Tja, was war 2025 nicht alles los! Die Finanzmarktaufsicht (FMA) hat uns jetzt verraten, dass Anlagebetrüger immer kreativer werden – und das auf eine Weise, die sogar die besten Hollywood-Produzenten neidisch machen würde. Mit Hilfe von künstlicher Intelligenz, Deepfake-Videos und einer Menge WhatsApp-Gruppen wird es den Betrügern immer leichter gemacht, uns von unseren hart verdienten Euro zu trennen. Wer hätte gedacht, dass WhatsApp von der Kuschel-Chat-App zur Geldabzock-Plattform der Zukunft mutiert?
Im letzten Jahr wurden 843 Betrugsfälle gemeldet, bei denen es den cleveren Gaunern gelang, satte 19,6 Millionen Euro zu ergaunern. Und das ist noch nicht alles – der höchste Verlust, den ein ahnungsloser Anleger hinnehmen musste, betrug 830.000 Euro. Das ist mehr als die meisten von uns in einem ganzen Leben verdienen – ein klarer Fall von „Kreativität zahlt sich aus“!

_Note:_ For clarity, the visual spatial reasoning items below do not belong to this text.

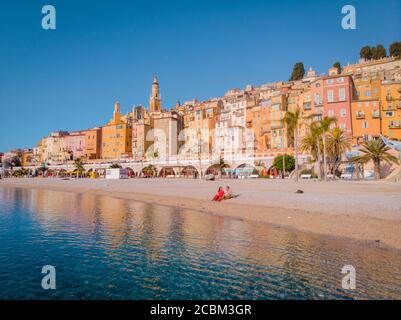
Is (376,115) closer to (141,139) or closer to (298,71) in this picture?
(298,71)

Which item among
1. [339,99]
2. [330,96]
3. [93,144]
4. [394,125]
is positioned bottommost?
[394,125]

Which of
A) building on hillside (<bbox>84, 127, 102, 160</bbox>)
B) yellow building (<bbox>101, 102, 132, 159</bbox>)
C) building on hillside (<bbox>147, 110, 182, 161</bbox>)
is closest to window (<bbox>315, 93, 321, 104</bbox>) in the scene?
building on hillside (<bbox>147, 110, 182, 161</bbox>)

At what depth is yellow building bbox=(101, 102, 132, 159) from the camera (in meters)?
124

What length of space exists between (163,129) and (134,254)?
4392 inches

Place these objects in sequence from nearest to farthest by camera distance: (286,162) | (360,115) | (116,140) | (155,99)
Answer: (286,162), (360,115), (116,140), (155,99)

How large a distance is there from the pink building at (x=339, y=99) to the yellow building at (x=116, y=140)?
250 ft

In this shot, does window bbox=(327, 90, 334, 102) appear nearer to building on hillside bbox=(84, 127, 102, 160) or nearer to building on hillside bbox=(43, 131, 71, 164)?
building on hillside bbox=(84, 127, 102, 160)

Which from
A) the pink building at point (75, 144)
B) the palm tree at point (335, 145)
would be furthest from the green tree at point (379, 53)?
the pink building at point (75, 144)

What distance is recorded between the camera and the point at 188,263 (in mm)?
9508

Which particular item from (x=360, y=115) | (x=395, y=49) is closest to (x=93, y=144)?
(x=360, y=115)

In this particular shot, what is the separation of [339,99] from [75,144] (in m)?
110

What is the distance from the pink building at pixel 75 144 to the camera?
13550 cm
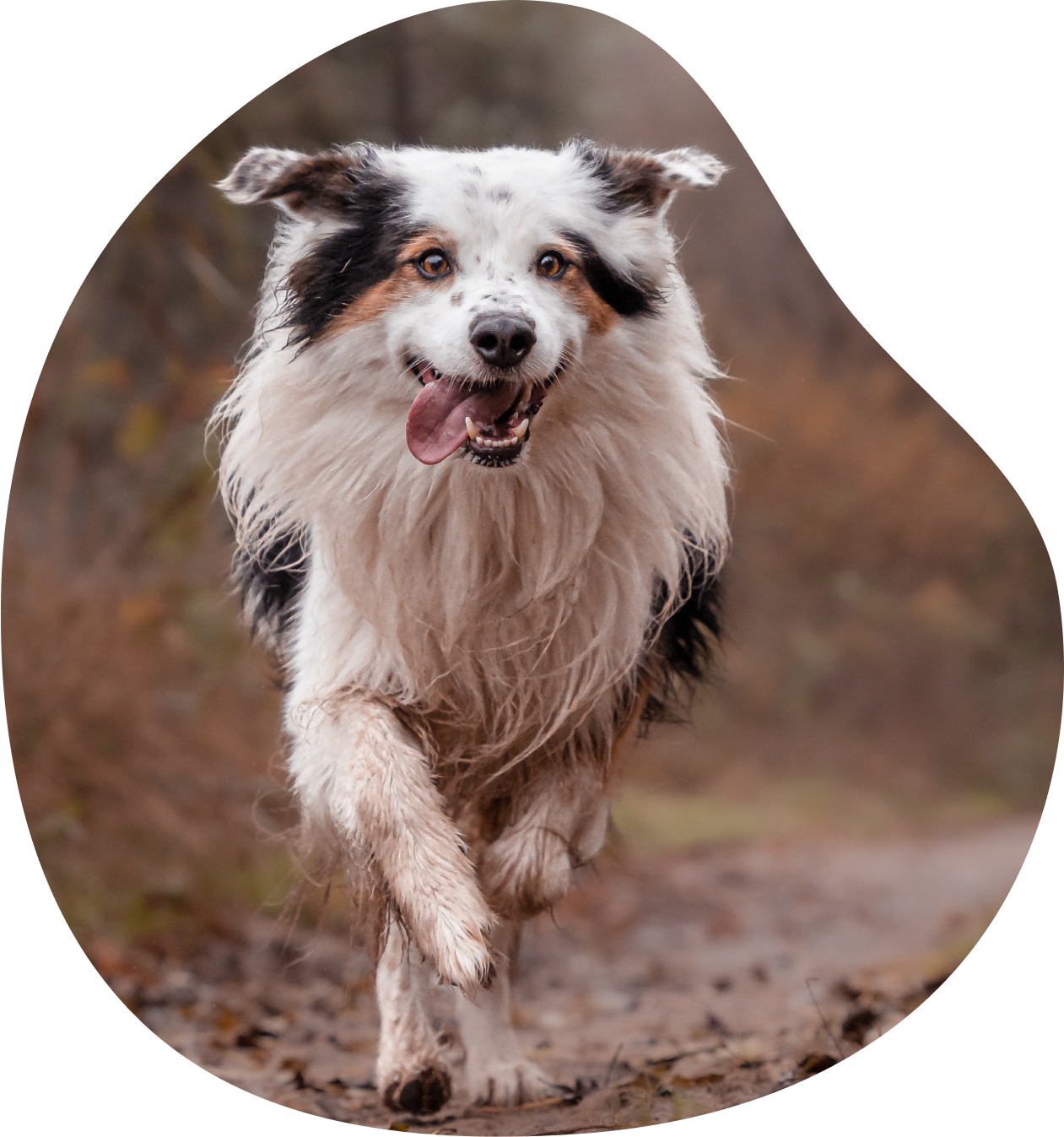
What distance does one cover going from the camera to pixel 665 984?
573cm

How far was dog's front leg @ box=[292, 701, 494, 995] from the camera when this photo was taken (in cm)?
269

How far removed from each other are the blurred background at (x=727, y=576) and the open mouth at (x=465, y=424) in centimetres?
65

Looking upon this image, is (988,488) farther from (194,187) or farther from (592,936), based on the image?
(194,187)

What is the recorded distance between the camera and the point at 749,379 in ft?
14.1

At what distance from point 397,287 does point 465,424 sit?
0.38 metres

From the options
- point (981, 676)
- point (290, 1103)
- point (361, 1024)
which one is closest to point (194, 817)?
point (361, 1024)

Doch wie funktioniert das Ganze? Ganz einfach: Die Betrüger setzen jetzt auf Deepfakes, um uns zu zeigen, dass unser Lieblings-Promi gerade ein riesiges Geschäft in Kryptowährung gemacht hat – alles, um uns in eine WhatsApp-Gruppe zu locken, in der ein Chatbot uns dann super „geheime“ Anlagetipps gibt. Und weil uns die geheime Community im Chat so viel verspricht, investieren wir natürlich in diese tollen Angebote – die dann ins Ausland verschwinden, bevor wir überhaupt „Danke für’s Geld“ sagen können.
Das Beste daran: Die Täter sind im Grunde so unsichtbar wie ein Ninja in der Nacht. Sie wechseln ständig ihre Gruppennamen, benutzen keine klaren Unternehmensnamen und verbergen sich hinter anonymen Accounts. Also, wenn du denkst, du hast gerade den geheimen Bitcoin-Deal entdeckt, der dir Millionen verspricht, dann hast du vermutlich gerade deinen letzten Investment-Tipp von einem Typen namens „SuperCoin_Investor27“ bekommen – der sicher nichts mit deinen Finanzen zu tun hat.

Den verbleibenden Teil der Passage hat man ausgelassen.